*Text*
********
Brain: Lunched with BK. I like filling my Friday lunch slot with pals. And Trav's. Again a workday of a big variety of fun tasks: NSS is just the bestest. Eve silence, reading with pets and wondering where the hubs was, but feeling like a sullen teen who wasn't going to ask if he couldn't be bothered to tell me.

After work I hit the Grain Bin for some junk food & stuffs, and I discovered the rolls I was eating a couple weeks ago have DAIRY, ingredients #2 & #3. WTF! WRONG ROLLS. That explains the massive acne I blamed on my fake ice cream. I guess I should have remembered the color and SLIGHT name difference between the rolls I can eat safely and the one that made me hate my face/self/life for two weeks, but I hadn't bought them in many many months, and they had only ever even carried the one version at GB.

I hate food sensitivities. They completely fucking suck balls.


What I bought and made me hate everything.


What I can eat, and GB used to stock, and made my days happy.

Thursday, January 21

Body: Decent. Little aches yet from Tuesday. Kickass deadlifts, though. Today in session, I had the thought that drop lunges may be causing my left hip thing?

Ate ice cream tonight, time for testing that.

Brain: Such fun at work! Website code. Research printing costs. Update graphs. Accounting stuffs. Lift heavy things. Meeting silliness. I lurve NSS. Evening reading yet again, with the hubs, who is about to finish his second book in like 3 weeks, also his second book in like 18 years.

Wednesday, January 20

Body: Pretty good. Shoulder a teensy step backward, using the pool noodle to drive to work, but I didn't NEED it need it. Some squat soreness, some bench soreness, but purely recovering muscles, no worries.

Brain: HA HA! I typed "July" instead of "January." I FUCKING WISH. Also, sleep has been a bit crappy lately, so I think that explains ^that^. Grabbed some groceries before work, in an effort to have mental energy for a workout when I get home. It was weird to be the only customer at Coborn's, but the clerk & I had a nice chat about how I prepare my shaved Brussels sprouts (in bacon grease, with eggs). Got to DBB and a huge pile of work, and my first reaction was, "YES, FINALLY!" The long day flew by and I arrived home happy, but I still didn't want to do a workout. Finished a book instead. Oh, well.

Tuesday, January 19

Body: Glutes still sore, but nothing that felt badly in workout. Had a solid day of squats & bench; numbers nothing stellar, but smooth and easy-ish (considering) grooving shows the real progress. Left hip kept me a touch shallow on squats. Shoulder improved a bit, although it's still being a bit bothersome overnight. Knees slightly achey when squatting deep for scooping pet food & the like.
********
*Data*

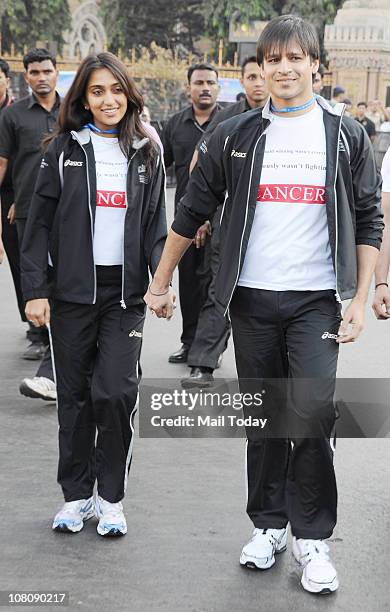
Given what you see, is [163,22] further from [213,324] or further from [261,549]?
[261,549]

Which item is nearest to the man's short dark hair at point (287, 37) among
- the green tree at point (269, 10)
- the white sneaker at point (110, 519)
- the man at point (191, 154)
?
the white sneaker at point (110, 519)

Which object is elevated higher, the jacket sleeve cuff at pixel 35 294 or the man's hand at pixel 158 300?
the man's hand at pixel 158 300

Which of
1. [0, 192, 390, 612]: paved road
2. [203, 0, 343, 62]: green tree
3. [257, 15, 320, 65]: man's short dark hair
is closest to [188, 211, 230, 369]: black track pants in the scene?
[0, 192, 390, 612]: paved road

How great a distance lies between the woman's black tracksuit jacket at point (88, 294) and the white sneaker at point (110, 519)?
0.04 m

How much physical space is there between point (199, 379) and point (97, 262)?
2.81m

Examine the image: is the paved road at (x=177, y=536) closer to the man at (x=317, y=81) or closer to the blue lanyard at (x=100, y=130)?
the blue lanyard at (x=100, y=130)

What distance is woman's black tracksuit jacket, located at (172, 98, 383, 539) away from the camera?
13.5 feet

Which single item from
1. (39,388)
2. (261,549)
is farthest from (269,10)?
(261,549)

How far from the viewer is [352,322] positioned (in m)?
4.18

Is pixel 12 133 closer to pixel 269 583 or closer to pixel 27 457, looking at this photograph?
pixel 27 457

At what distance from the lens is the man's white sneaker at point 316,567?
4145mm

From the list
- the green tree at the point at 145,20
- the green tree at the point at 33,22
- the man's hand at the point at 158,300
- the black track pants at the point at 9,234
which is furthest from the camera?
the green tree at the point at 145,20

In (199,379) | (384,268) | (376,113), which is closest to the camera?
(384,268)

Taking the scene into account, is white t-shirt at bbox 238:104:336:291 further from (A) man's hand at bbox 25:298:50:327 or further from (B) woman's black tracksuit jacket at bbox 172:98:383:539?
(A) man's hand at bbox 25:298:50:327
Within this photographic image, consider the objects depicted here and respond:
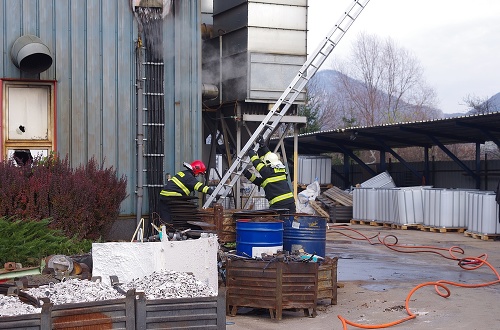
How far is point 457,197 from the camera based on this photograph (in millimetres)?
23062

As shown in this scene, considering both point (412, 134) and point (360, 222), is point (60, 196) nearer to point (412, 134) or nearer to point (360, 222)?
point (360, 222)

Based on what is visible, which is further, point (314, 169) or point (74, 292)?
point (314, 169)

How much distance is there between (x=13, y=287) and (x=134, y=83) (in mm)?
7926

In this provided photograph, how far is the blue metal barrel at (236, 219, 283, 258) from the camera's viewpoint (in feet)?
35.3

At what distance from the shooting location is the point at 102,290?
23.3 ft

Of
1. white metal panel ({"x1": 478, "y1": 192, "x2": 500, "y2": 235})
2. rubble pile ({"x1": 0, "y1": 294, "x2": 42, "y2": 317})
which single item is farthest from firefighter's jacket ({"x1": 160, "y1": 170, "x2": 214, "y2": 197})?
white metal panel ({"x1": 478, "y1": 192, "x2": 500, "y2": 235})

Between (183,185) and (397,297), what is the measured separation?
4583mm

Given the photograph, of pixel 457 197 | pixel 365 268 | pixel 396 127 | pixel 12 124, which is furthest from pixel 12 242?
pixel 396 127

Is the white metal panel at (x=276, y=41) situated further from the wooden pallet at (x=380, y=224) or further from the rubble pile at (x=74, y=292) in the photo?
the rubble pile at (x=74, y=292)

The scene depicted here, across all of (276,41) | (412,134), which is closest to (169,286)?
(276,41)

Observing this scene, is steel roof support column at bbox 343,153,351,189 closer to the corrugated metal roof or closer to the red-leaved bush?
********
*Written instruction*
Quote the passage of the journal that opens with the words containing "What I bought" and closes with "for testing that.".

*Solution*
What I bought and made me hate everything.


What I can eat, and GB used to stock, and made my days happy.

Thursday, January 21

Body: Decent. Little aches yet from Tuesday. Kickass deadlifts, though. Today in session, I had the thought that drop lunges may be causing my left hip thing?

Ate ice cream tonight, time for testing that.